Re: Buying a photo editing PC for a friend
RAID only protects against single drive failure - depending on how the array is implemented, it doesn't protyect against controller failure, or a power spike taking out both drives, or memory failure causing file corruption (or accidental deletion of a large file) - which is why I suggest it isn't a backup solution. However it all depends upon the amount of risk he is prepared to accept. You are right about DVD/CD which are not regarded as a long term archival media.
If he is storing files in a raw (uncompressed) format then each file will be of the order of 20Mb each - or 50/Gbyte. You don't say if he is doing this commercially or not - if he is, he will be storing various copies in different formats, so he will soon use up that 500Gb, so he will need some form of archive. (Wedding photographers - for example - often store photographs for some time in case the client wants more prints, or perhaps different prints at a later date. Some portrait photographers undertake to keep digital copies of prints clients have ordered for many years.)
If he is a hobby photographer then his storage requirement may be less initially - but still something he wiill need to think about sooner or later.
Re: Buying a photo editing PC for a friend
Just to chip in here, i got myself a 500GB external hard drive (USB 2) from PC World, cost me £70 ish, about 3 - 4 months ago. It's a little noisy and not overly quick (possibly the interface?) but it was never designed to be a system drive and so i turn it on when i want it on and it does it's job perfectly.
I now haven't bothered doing DVD backups since.
PS I know it's too late now, but another vote for a minimum 1920 x 1200 screen - have you considered the 27" Dells? Not too much more money?
And check out Silent PC Review for general info on quiet PC's, always a good idea for image editing :)

# [GOALS]
- A) Echo the stretch of the forum thread on buying a photo editing PC from "If he is storing" through "for many years.)".
- B) Carry on the forum thread about buying a photo editing PC for a friend from the point where it stops.

# [GIVEN ENTRIES]
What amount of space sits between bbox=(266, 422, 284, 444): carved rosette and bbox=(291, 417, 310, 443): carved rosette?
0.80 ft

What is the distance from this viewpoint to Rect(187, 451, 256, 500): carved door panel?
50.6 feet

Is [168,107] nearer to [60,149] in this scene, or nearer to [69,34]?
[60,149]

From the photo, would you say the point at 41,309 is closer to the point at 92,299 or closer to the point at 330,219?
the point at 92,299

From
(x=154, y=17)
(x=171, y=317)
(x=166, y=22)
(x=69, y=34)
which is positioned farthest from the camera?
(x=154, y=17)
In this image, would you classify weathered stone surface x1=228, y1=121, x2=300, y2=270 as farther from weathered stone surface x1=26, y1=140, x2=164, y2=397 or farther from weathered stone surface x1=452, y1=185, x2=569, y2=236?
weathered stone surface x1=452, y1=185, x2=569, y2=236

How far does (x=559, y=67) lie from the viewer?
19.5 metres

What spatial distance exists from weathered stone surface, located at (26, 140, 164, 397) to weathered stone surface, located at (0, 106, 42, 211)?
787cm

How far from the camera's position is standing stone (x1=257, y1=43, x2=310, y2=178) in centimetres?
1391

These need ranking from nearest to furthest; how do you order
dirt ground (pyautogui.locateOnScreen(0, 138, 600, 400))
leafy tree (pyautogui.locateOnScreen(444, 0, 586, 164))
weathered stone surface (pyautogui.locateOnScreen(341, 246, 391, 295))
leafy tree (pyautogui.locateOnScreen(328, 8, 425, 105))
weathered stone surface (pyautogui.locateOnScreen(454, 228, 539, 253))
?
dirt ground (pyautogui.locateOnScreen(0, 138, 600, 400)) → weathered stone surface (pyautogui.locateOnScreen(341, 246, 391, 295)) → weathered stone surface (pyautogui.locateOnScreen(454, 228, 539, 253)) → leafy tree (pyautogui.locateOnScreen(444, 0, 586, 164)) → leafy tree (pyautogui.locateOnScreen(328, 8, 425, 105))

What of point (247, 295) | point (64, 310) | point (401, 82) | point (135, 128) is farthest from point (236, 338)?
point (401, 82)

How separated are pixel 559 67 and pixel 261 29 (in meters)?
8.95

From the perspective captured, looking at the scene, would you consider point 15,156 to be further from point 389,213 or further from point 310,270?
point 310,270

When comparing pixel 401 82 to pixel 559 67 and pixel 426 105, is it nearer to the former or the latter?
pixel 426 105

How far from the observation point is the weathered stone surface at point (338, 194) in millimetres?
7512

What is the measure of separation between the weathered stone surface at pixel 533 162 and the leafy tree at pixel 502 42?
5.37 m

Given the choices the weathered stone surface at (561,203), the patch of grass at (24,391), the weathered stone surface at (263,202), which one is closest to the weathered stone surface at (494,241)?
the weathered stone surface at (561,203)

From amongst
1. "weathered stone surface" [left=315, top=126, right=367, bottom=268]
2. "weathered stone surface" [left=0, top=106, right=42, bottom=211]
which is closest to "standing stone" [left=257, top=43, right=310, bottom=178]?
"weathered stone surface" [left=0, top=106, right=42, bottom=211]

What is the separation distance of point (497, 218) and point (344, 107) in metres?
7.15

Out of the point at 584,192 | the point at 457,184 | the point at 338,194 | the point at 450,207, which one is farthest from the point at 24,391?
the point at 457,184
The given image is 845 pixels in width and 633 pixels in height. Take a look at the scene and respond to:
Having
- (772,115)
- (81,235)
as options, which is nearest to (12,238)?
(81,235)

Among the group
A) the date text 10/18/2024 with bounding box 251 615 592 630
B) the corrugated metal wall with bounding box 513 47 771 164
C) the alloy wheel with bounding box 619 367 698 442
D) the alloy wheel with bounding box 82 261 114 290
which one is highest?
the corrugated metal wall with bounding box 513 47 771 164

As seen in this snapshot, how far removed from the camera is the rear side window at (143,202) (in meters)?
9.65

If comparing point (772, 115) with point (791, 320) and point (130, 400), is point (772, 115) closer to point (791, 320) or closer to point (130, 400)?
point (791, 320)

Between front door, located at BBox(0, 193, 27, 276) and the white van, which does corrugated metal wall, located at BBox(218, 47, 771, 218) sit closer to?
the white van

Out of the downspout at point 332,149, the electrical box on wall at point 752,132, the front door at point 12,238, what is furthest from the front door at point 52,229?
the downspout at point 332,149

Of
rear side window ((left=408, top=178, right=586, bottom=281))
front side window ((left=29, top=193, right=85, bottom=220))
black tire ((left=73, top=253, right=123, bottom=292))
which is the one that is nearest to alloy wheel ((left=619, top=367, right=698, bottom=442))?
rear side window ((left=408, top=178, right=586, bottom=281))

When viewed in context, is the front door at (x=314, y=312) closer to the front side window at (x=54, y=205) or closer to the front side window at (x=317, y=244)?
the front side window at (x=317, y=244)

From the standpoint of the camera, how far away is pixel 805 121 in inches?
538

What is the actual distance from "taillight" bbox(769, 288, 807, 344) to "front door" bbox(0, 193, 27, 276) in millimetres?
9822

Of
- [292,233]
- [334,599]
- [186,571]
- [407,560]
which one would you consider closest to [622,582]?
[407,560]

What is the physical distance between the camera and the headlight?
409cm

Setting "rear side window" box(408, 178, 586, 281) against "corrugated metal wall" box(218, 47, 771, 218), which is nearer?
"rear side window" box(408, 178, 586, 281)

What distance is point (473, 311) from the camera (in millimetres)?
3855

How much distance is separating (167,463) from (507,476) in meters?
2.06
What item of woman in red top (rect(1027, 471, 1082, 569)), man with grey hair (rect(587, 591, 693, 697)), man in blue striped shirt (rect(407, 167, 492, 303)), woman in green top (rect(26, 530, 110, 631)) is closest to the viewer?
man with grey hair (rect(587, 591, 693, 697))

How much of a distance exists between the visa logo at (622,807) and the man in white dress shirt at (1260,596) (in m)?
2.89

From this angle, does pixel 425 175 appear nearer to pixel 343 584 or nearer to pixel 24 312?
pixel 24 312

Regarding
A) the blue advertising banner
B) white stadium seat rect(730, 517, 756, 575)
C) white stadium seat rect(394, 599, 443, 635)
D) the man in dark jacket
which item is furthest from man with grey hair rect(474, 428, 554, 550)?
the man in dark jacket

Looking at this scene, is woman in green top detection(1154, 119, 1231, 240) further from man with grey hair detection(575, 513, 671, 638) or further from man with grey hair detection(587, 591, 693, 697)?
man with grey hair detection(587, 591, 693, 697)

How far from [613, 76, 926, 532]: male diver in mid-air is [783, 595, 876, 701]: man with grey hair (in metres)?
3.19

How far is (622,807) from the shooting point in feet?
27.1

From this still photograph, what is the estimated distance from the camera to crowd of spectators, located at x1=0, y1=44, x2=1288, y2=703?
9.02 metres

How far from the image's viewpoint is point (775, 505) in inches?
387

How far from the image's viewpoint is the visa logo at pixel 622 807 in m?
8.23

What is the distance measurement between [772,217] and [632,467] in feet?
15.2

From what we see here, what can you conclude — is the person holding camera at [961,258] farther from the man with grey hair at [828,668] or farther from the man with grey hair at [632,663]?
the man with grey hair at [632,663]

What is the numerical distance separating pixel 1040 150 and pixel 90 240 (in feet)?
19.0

# [OUTPUTS BY TASK]
- A)
If he is storing files in a raw (uncompressed) format then each file will be of the order of 20Mb each - or 50/Gbyte. You don't say if he is doing this commercially or not - if he is, he will be storing various copies in different formats, so he will soon use up that 500Gb, so he will need some form of archive. (Wedding photographers - for example - often store photographs for some time in case the client wants more prints, or perhaps different prints at a later date. Some portrait photographers undertake to keep digital copies of prints clients have ordered for many years.)

- B)
Re: Buying a photo editing PC for a friend
Quote:
Originally Posted by
peterb
If he is storing files in a raw (uncompressed) format then each file will be of the order of 20Mb each - or 50/Gbyte. You don't say if he is doing this commercially or not - if he is, he will be storing various copies in different formats, so he will soon use up that 500Gb, so he will need some form of archive.
No kidding! Even with a lowly 30D it is trivially easy to take thousands of photos in the space of a few days and eat another dozen gig or so. 500 gig is 25,000 shots, and if he ends up with e.g. one edited picture for each original, then 500gb could start getting cramped pretty fast.
Quote:
Originally Posted by explicitlyrics
the biggest problem for him is if one hard drive fails and he loses 500gb worth of photos
There are plenty of photographers who will actually carry out hard drives into the field so they can back up CF cards as soon as they take them out of the camera in case they go bad later, and will then load them onto a PC/Mac, archive them, edit them, back them up, archive them again, and so on and so forth. Spend thousands on gear, then thousands on a photo trip or do your friends wedding, then spend hundreds of hours editing the photos - then lose the images because your PSU blew and took your disk controller with it. It's the sort of thing that leads people to wish they'd spent a few hundred quid on an external drive and a fireproof safe to put it in. Currently a 1TB Firewire drive is less than £200.
Of course, this is up to your friend - his money and his pictures, and everyone has different appetites for risk vs price vs safety.
Re: Buying a photo editing PC for a friend
Indeed it is too late now, everything arrived this morning and I have just finished assembling the computer. I went for the BenQ FP241W 24in Widescreen Monitor - TrustedReviews monitor in the end, which is 1920x1200 so I don't think he will complain about that. He can live with the monitor as is for now, the reviews of it have been spectacular so Im sure he will be perfectly happy for the time being. When he starts making some money out of it then maybe he can upgrade then (he is doing it as a hobby for now though).
I have currently left the drives in RAID1 set-up. When he needs more space I will switch around the storage for him - I will use an external as the backup and convert the 1000gb internal to 2000gb. I can now see your point about a PSU failure, however, I have never seen one of these actually destroy a disk. It has been built using very quiet components so I am pretty sure he wont complain about that.
He has a portable 160gb hard drive for backing up his CF cards and the next drives I buy will be external drives with total capacity of another 2000gb.
Thanks again, it is so much harder to pick a photo editing PC than a gaming one!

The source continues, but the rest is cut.